■ WHAT NEEDS TO BE DONE
Transcribe all records verbatim.

Start of Block

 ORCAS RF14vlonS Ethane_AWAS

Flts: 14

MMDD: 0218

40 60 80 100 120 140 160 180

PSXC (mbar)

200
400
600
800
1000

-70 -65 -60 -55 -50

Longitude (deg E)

End of Block

■ SOLUTION BELOW
 ORCAS RF14vlonS Ethane_AWAS

Flts: 14

MMDD: 0218

40 60 80 100 120 140 160 180

PSXC (mbar)

200
400
600
800
1000

-70 -65 -60 -55 -50

Longitude (deg E)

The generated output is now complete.